* _TASK ITEM_
Name every group that the text on the 2014 SFT meeting says the writer taught small animal reproduction to during the years in academia.

* _TEXT UNDER STUDY_
· · · · ·
If you read some of my previous posts, you probably already know that I spent the first 7 years of my career in academia, teaching small animal reproduction to vet students, veterinarians and breeders. One of the things I really miss from these years is the atmosphere there was in the department when we were preparing ourselves for a congress. Gosh, that was great… Months in advance we were browsing the web, waiting for the “call for abstract” to come. And then our boss and mentor Alain Fontbonne had to deal with a bunch of super-excited residents that were looking for interesting scientific stuff to submit, hoping that it will be accepted by the congress’ scientific committee for a poster or – my favorite – an oral presentation. Believe me, these were great moments I still cherish…
That’s why this year I was super-excited: I was going to attend to my first SFT meeting. What is SFT? This is the acronym for Society for Theriogenology, the american society of veterinarian specialised in animal reproduction. Just by looking at the program I knew there would be lots of stuff to learn. I can’t tell you all – we all have our secrets right? – but here is a summary of my first day at the 2014 SFT meeting !
· · · · ·
* _DATA BELOW_
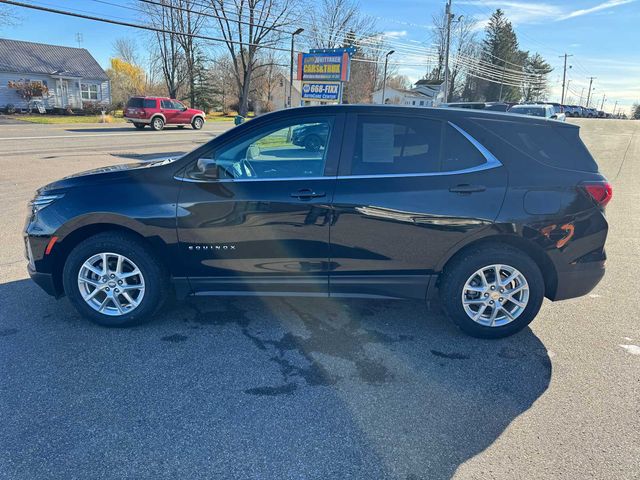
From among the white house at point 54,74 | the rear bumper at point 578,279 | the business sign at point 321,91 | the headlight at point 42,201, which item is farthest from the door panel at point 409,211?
the white house at point 54,74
· · · · ·
* _YOUR RESPONSE_
Vet students, veterinarians and breeders.